# start of MATERIAL FOR THIS TASK

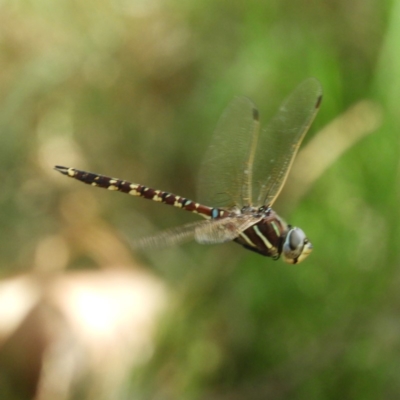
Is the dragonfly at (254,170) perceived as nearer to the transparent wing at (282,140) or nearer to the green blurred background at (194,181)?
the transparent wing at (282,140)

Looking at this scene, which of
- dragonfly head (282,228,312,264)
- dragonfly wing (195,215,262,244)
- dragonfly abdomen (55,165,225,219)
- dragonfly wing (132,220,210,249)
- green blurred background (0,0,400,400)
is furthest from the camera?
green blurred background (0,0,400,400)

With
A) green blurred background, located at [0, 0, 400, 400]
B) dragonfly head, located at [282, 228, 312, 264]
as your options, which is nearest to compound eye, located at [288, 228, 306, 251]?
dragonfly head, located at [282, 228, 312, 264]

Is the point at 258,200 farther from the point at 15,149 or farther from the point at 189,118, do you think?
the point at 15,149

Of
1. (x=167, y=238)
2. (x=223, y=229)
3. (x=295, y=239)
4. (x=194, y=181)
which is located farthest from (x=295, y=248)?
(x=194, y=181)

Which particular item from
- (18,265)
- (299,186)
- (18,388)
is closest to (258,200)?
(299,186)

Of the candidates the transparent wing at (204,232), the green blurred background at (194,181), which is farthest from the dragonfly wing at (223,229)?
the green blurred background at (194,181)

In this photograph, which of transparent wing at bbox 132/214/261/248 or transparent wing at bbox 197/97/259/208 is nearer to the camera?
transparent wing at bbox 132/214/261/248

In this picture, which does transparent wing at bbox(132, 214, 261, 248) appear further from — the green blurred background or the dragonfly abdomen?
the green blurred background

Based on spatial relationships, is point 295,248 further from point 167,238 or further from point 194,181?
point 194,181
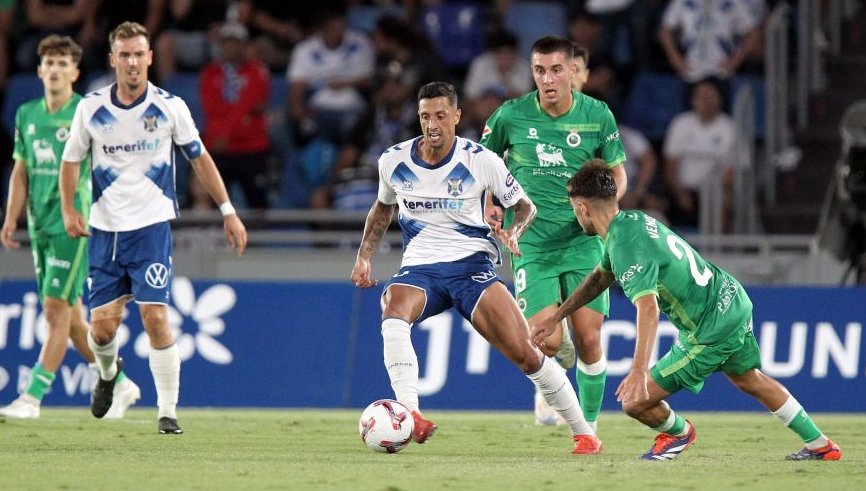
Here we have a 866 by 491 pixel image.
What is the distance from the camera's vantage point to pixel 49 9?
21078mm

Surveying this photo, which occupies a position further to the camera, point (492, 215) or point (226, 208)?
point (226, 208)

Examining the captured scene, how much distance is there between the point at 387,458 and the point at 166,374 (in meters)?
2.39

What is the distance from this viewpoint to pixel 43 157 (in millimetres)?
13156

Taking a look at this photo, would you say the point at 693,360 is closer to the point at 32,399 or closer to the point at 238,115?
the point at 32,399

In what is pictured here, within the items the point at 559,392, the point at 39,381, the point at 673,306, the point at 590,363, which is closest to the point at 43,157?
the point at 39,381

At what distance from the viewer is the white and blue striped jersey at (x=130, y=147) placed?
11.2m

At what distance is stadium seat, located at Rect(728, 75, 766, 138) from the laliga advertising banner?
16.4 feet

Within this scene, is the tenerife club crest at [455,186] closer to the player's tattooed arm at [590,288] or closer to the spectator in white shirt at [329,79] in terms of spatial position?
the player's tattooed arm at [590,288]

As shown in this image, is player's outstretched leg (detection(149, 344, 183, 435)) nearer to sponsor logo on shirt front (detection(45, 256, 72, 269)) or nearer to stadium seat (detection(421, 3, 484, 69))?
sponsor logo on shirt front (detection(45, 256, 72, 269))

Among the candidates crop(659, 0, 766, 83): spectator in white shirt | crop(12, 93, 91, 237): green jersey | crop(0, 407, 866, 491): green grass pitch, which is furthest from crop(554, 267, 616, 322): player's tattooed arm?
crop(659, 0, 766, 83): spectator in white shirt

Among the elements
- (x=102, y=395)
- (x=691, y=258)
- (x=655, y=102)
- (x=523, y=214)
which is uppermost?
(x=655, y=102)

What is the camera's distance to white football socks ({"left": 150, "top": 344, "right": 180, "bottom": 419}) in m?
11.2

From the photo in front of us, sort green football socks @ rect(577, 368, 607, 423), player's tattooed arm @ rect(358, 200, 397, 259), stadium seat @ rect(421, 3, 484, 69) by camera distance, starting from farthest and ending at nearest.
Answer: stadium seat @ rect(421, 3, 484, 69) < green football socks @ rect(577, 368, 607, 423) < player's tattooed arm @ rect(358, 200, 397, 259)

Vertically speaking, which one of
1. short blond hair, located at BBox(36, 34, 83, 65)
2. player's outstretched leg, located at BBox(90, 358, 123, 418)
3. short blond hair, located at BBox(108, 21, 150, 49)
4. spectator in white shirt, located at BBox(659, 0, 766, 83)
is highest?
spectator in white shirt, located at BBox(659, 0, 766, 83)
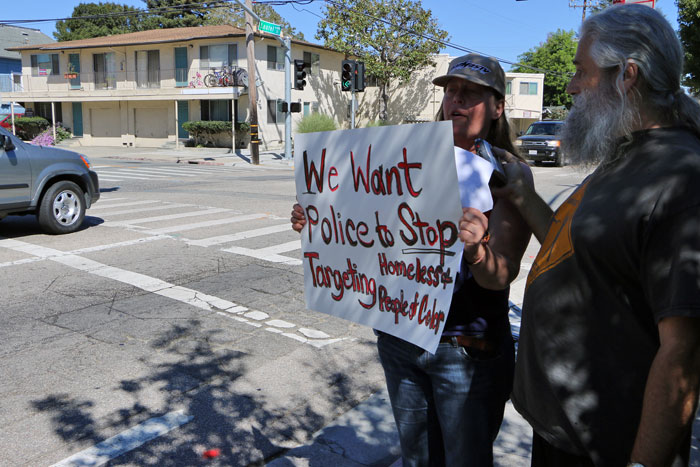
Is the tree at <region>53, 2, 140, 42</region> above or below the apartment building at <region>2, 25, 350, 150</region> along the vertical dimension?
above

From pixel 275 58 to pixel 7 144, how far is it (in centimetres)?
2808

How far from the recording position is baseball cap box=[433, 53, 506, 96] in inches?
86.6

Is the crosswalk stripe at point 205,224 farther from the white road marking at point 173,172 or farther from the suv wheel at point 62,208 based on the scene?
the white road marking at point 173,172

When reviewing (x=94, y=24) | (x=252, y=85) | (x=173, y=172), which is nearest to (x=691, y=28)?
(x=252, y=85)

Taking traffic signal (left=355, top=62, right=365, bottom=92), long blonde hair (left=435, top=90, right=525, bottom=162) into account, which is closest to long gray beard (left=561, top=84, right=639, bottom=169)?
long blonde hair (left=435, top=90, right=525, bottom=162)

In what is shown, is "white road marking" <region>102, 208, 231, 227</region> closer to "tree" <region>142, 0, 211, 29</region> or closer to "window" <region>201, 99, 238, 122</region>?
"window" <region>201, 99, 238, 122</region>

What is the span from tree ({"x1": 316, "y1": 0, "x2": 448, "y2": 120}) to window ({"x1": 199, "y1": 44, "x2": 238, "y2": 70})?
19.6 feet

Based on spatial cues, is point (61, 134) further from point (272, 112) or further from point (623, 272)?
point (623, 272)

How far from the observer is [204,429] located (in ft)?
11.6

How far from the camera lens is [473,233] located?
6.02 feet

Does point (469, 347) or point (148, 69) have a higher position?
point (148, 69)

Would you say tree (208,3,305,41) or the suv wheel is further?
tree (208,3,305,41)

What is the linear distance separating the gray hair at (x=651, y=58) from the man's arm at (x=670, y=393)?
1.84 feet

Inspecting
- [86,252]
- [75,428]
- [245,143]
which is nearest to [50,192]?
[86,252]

# end of MATERIAL FOR THIS TASK

EXERCISE AIM
Gather every line of the data that contains the string "nearest". Treat uppercase and lowercase as different.

SOLUTION TO THE EXERCISE
as your options, which is nearest to compound eye, located at [288, 228, 306, 251]?
From the photo in front of us, sort green football socks @ rect(577, 368, 607, 423), player's tattooed arm @ rect(358, 200, 397, 259), stadium seat @ rect(421, 3, 484, 69) by camera distance, starting from farthest and ending at nearest.
When reviewing (x=94, y=24) | (x=252, y=85) | (x=173, y=172), which is nearest to (x=691, y=28)?
which is nearest to [50,192]?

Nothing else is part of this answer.